You know that feeling that washes over you when you're walking alone down a dark road and the only street light goes out while you're standing underneath it? That's the only way I can really describe the emotion that occurred when I read what you said would be the last message you'd ever send me. I didn't feel lonely, or afraid, or even sad, but this strange mixed feeling of all three. 
The feeling of the only light illuminated burning out to leave you only with the moon. 

I didn't delete you from my life because you told me to, or delete your friends numbers, or all the history of us on my cellphone, or any social network where we could reach each other, I did it for you. For your mind.
For your heart.
For both of our sanity.
Because I was a bad thing, terrible thing.
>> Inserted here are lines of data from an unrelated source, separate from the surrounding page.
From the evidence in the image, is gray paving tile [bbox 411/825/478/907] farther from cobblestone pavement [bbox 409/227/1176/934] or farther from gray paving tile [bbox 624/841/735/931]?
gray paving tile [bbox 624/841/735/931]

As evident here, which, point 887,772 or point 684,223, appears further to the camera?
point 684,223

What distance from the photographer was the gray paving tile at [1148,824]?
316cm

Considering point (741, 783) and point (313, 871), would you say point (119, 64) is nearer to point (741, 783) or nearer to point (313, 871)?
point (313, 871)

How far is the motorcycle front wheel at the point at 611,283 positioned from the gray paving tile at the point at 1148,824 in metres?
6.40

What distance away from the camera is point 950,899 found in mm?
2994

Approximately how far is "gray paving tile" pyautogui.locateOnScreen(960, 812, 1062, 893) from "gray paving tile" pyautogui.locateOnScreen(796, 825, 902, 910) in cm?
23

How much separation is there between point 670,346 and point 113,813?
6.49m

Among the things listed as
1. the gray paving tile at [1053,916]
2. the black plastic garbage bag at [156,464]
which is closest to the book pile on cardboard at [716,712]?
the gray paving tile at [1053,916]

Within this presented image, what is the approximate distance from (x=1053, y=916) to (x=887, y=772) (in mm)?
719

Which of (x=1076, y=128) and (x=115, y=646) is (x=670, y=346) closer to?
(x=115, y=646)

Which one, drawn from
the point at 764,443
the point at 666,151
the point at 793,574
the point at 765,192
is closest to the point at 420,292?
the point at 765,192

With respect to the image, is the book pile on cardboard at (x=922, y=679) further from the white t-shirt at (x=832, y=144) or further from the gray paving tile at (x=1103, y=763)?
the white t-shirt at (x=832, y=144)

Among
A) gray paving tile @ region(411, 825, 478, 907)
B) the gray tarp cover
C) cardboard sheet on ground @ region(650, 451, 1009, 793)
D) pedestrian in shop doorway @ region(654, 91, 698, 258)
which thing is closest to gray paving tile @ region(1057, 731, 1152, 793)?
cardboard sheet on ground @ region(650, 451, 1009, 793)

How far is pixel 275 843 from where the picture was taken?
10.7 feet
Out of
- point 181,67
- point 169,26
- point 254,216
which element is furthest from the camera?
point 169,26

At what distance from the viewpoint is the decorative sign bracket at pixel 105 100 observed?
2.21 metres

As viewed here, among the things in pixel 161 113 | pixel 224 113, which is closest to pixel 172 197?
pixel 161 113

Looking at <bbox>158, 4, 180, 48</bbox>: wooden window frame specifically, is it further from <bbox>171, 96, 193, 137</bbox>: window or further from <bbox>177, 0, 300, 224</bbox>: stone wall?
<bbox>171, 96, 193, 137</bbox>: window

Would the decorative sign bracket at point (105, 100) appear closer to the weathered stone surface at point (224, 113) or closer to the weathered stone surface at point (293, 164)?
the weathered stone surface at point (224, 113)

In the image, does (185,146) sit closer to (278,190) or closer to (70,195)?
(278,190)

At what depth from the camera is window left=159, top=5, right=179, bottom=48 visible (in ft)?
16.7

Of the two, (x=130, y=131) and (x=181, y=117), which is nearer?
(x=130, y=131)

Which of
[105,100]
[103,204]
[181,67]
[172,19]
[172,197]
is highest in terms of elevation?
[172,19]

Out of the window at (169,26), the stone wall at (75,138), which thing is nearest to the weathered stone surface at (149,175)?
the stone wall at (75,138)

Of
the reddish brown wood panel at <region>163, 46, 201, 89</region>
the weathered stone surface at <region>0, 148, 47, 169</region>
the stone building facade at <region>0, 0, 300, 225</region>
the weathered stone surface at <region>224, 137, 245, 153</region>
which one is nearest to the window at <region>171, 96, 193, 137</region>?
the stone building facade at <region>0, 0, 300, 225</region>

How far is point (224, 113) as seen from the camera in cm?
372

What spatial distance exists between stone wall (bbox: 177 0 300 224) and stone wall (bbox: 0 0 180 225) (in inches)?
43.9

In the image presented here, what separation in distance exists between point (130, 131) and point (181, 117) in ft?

I did it because it was all or nothing for you, and I wanted the middle of that, the comfortable spot in your bed, but away from your heart. Far, far away from what made you love me.

I can't say eating pizza will taste the same for awhile. Or listening to Wolf Parade. Or seeing lightning bolts drawn on paper. Or watching that Scott Pilgrim movie that you loved. Or drinking a Sierra Nevada. Or fucking in the shower. Or hearing about the new episode of Breaking Bad. Or adoring sunflowers. Or espresso- the list could go on for a little, but before I could find everything that reminded me of you, time would pass. And you would heal- forget. And maybe between that time you'd hate me instead of love me or miss me, and I'd miss your bed, your chest, your comfort and hair. But I'd be okay too. And maybe we'd be friends again, like before you wrote me that song and sang it at all your shows. Before I got in your bed a year ago after your 20th birthday. Before feelings were felt and attraction grew into infatuation.

The weird thing with street lights, the thing I don't understand each time it happens, is that the same street light that went out on you a few weeks ago will light up right as you walk by. And the feeling is completely different. 

It's a safe feeling- that the dark road is just a familiar path you took earlier that day when the sun was in the sky and you were singing, 

"give me your eyes, I need sunshine."